_Text_
....................

Paris im Jahre 1490: der Maler Nicolas des Innocents erhält den Auftrag des Hofbeamten Jean Le Viste fünf prächtige Tapesserien für seinen Saal zu gestalten. Ursprünglich wollte Le Viste die große Schlacht von Nancy auf den Teppichen sehen, doch durch eine List gelingt es seiner Frau, dass nicht die Schlachten die Tapesserien schmücken, sondern die Verführung eines Einhorns.
Und so macht sich Nicolas an die Arbeit und nutzt die Teppiche seine Gefühle für Le Vistes Tochter Claude zu verewigen.
Doch Claude wird in ein Kloster geschickt, um eine Verbindung mit Nicolas zu verhindern, denn Claude soll jemanden ihres Standes heiraten.
Und so vergehen zwei Jahre, zwei lange Jahre in denen auch alle fünf Tapesserien gefertigt werden.
Am Anfang kam ich nur sehr beschwerlich in das Buch hinein, weil ich es zum einen ständig mit
Das Mädchen mit dem Perlenohrring der Autorin verglichen habe, aber auch weil mir die beiden Protagonisten Nicolas und Claude relativ unsympathisch waren.

....................

_Aufgabe_
Zitieren Sie aus der Buchbesprechung den Abschnitt von „Paris im Jahre“ bis einschließlich „Verführung eines Einhorns.“. Die Einträge werden nicht gebraucht.

....................

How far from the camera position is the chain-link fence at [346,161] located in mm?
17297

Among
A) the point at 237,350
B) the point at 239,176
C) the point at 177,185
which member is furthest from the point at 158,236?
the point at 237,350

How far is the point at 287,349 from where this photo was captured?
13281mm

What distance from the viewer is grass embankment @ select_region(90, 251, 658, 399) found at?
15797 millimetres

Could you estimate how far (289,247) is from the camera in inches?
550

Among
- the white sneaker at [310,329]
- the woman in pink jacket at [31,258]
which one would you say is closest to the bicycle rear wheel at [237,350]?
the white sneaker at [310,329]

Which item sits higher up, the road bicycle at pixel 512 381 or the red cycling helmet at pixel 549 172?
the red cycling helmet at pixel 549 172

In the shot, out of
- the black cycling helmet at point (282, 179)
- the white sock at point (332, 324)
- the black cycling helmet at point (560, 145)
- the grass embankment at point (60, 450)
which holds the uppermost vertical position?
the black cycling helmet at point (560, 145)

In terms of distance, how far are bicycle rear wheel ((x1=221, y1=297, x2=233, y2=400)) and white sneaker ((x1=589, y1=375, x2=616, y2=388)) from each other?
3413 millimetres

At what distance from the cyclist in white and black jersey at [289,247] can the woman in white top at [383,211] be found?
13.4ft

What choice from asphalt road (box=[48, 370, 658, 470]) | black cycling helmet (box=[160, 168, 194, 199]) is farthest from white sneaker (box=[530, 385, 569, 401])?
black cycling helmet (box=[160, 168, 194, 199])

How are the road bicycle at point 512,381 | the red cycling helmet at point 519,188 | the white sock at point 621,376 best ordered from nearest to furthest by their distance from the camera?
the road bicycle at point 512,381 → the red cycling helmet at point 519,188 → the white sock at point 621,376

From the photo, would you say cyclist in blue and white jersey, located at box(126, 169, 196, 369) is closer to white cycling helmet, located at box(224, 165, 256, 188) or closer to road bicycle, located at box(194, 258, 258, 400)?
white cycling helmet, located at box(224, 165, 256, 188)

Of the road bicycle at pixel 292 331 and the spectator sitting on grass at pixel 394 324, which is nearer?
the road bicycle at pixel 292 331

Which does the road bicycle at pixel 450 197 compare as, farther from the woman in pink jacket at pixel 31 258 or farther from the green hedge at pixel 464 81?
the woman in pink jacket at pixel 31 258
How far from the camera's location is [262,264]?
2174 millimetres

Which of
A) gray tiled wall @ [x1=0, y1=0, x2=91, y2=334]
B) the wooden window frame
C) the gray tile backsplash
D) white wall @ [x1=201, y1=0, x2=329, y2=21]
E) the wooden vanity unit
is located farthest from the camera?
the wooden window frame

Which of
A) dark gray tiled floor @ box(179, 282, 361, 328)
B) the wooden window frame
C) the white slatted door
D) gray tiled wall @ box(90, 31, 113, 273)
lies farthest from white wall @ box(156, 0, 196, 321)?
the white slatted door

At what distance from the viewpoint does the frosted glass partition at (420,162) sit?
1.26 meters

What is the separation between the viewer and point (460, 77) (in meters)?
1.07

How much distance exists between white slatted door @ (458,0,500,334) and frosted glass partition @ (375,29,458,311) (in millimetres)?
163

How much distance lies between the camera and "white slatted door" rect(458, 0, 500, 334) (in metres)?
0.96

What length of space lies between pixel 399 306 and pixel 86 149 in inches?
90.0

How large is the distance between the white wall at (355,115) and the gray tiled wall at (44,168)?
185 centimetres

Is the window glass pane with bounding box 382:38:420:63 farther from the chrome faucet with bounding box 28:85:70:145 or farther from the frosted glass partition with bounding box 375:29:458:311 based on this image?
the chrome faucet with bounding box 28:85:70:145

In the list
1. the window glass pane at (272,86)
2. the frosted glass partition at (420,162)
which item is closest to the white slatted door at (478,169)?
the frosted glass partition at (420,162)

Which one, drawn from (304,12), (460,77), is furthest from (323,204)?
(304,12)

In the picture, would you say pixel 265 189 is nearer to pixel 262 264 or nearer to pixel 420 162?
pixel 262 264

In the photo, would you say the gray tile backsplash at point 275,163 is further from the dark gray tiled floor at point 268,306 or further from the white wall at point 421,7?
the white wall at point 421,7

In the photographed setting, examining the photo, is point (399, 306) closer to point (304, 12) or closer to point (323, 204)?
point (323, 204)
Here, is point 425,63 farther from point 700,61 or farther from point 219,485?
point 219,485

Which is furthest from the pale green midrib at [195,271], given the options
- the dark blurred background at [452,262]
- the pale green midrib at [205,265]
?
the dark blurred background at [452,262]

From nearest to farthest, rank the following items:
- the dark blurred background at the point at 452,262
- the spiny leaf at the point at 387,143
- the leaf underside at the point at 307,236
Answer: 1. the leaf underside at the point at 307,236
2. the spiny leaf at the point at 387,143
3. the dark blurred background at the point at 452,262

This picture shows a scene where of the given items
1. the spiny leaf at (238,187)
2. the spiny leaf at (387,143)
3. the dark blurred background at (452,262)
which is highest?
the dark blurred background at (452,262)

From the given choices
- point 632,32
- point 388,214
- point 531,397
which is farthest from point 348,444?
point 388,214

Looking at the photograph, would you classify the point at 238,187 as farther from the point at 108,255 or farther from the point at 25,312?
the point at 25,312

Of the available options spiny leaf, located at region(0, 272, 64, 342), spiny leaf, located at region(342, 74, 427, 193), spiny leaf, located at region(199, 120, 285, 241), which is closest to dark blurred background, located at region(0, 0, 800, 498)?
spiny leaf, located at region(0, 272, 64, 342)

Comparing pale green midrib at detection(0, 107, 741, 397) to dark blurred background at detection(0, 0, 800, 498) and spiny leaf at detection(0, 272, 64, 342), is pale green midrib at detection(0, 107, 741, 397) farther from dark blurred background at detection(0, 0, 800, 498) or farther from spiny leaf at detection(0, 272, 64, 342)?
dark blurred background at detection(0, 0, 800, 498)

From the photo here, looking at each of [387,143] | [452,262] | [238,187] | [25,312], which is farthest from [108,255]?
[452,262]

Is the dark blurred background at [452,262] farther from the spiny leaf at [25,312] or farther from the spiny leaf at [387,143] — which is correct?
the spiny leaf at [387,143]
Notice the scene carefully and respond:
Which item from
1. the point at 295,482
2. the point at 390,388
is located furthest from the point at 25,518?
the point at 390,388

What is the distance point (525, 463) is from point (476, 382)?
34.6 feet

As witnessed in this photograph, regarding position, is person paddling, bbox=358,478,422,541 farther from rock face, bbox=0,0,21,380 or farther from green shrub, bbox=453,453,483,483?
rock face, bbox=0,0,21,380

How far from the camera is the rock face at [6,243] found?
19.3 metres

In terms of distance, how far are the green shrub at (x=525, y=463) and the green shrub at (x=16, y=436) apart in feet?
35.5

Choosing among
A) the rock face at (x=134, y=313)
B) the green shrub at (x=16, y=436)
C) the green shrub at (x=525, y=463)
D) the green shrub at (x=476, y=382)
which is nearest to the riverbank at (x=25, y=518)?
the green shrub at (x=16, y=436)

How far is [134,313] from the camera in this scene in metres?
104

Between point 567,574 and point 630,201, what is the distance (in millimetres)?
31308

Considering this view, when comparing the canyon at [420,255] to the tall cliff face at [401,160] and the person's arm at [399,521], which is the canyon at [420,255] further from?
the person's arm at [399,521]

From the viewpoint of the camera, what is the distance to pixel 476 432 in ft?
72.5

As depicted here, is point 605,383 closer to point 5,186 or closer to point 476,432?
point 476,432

....................

_Musterlösung_
Paris im Jahre 1490: der Maler Nicolas des Innocents erhält den Auftrag des Hofbeamten Jean Le Viste fünf prächtige Tapesserien für seinen Saal zu gestalten. Ursprünglich wollte Le Viste die große Schlacht von Nancy auf den Teppichen sehen, doch durch eine List gelingt es seiner Frau, dass nicht die Schlachten die Tapesserien schmücken, sondern die Verführung eines Einhorns.